Validate.rows_distinct

Validate.rows_distinct(
    columns_subset=None,
    pre=None,
    thresholds=None,
    active=True,
)

Validate whether rows in the table are distinct.

The rows_distinct() method checks whether rows in the table are distinct. This validation will operate over the number of test units that is equal to the number of rows in the table (determined after any pre= mutation has been applied).

Parameters

columns_subset : str | list[str] | None = None

A single column or a list of columns to use as a subset for the distinct comparison. If None, then all columns in the table will be used for the comparison. If multiple columns are supplied, the distinct comparison will be made over the combination of values in those columns.

pre : Callable | None = None

A pre-processing function or lambda to apply to the data table for the validation step.

thresholds : int | float | bool | tuple | dict | Thresholds = None

Failure threshold levels so that the validation step can react accordingly when exceeding the set levels for different states (warn, stop, and notify). This can be created simply as an integer or float denoting the absolute number or fraction of failing test units for the ‘warn’ level. Otherwise, you can use a tuple of 1-3 values, a dictionary of 1-3 entries, or a Thresholds object.

active : bool = True

A boolean value indicating whether the validation step should be active.

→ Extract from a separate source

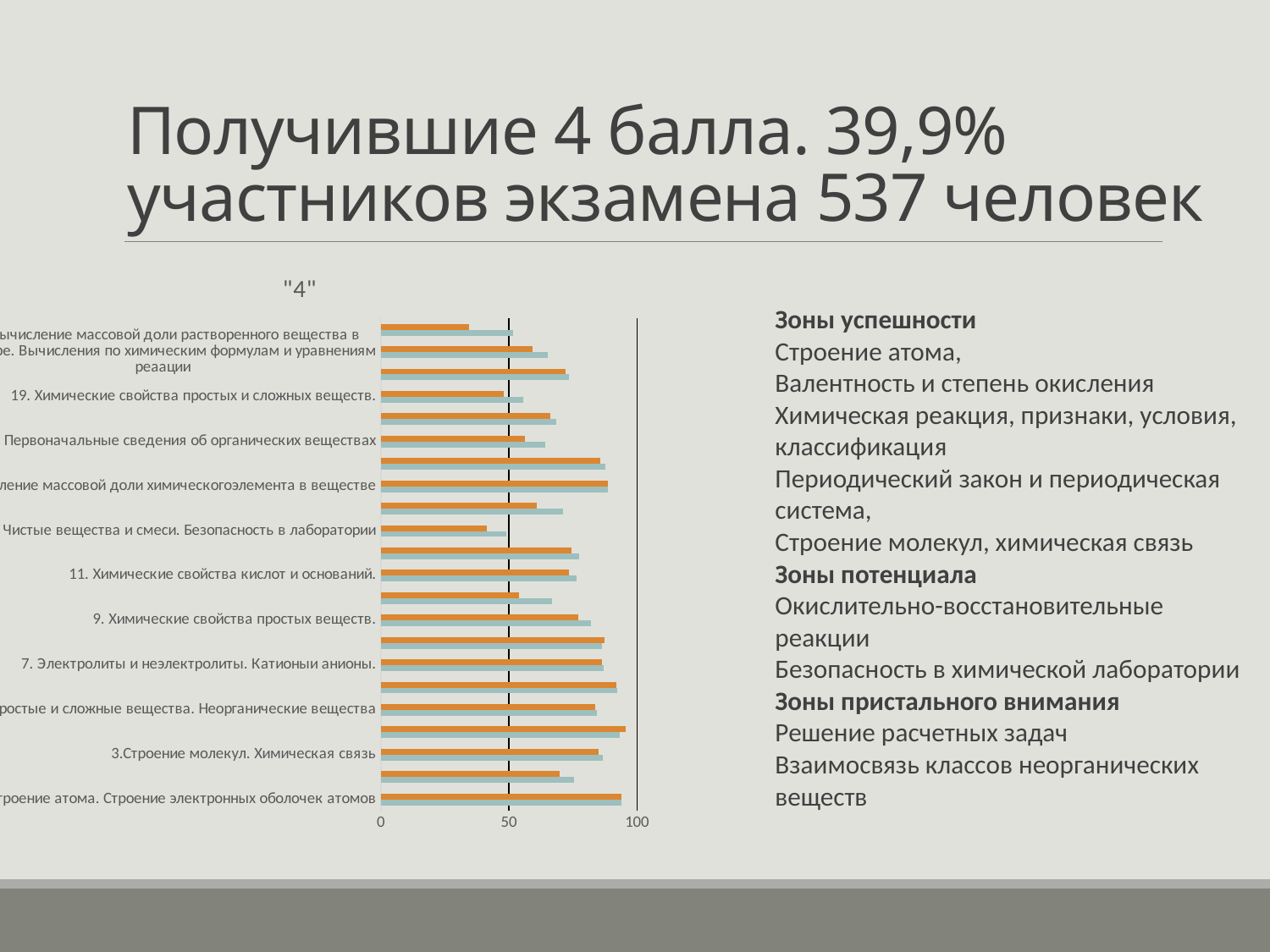
Is the orange bar for "7. Электролиты и неэлектролиты. Катионы и анионы." greater or less than 50? greater Is the orange bar for "Чистые вещества и смеси. Безопасность в лаборатории" greater or less than 50? less Which has the larger orange bar: "Чистые вещества и смеси. Безопасность в лаборатории" or "7. Электролиты и неэлектролиты. Катионы и анионы."? 7. Электролиты и неэлектролиты. Катионы и анионы. Is the orange bar for "9. Химические свойства простых веществ." greater or less than 50? greater Which has the larger orange bar: "19. Химические свойства простых и сложных веществ." or "7. Электролиты и неэлектролиты. Катионы и анионы."? 7. Электролиты и неэлектролиты. Катионы и анионы. What kind of chart is shown on the slide? bar chart Which has the larger orange bar: "9. Химические свойства простых веществ." or "Чистые вещества и смеси. Безопасность в лаборатории"? 9. Химические свойства простых веществ. What is the title of the chart? "4" What is the highest value shown on the chart's horizontal axis? 100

Using False will make the validation step inactive (still reporting its presence and keeping indexes for the steps unchanged).

Returns

: Validate

The Validate object with the added validation step.

Examples

For the examples here, we’ll use a simple Polars DataFrame with three string columns (col_1, col_2, and col_3). The table is shown below:

import pointblank as pb
import polars as pl

tbl = pl.DataFrame(
    {
        "col_1": ["a", "b", "c", "d"],
        "col_2": ["a", "a", "c", "d"],
        "col_3": ["a", "a", "d", "e"],
    }
)

pb.preview(tbl)
col_1
String
col_2
String
col_3
String
1 a a a
2 b a a
3 c c d
4 d d e

Let’s validate that the rows in the table are distinct with rows_distinct(). We’ll determine if this validation had any failing test units (there are four test units, one for each row). A failing test units means that a given row is not distinct from every other row.

validation = (
    pb.Validate(data=tbl)
    .rows_distinct()
    .interrogate()
)

validation
STEP COLUMNS VALUES TBL EVAL UNITS PASS FAIL W S N EXT
#4CA64C 1
rows_distinct
rows_distinct()
ALL COLUMNS 4 4
1.00
0
0.00

From this validation table we see that there are no failing test units. All rows in the table are distinct from one another.

We can also use a subset of columns to determine distinctness. Let’s specify the subset using columns col_2 and col_3 for the next validation.

validation = (
    pb.Validate(data=tbl)
    .rows_distinct(columns_subset=["col_2", "col_3"])
    .interrogate()
)

validation
STEP COLUMNS VALUES TBL EVAL UNITS PASS FAIL W S N EXT
#4CA64C66 1
rows_distinct
rows_distinct()
col_2, col_3 4 2
0.50
2
0.50

The validation table reports two failing test units. The first and second rows are duplicated when considering only the values in columns col_2 and col_3. There’s only one set of duplicates but there are two failing test units since each row is compared to all others.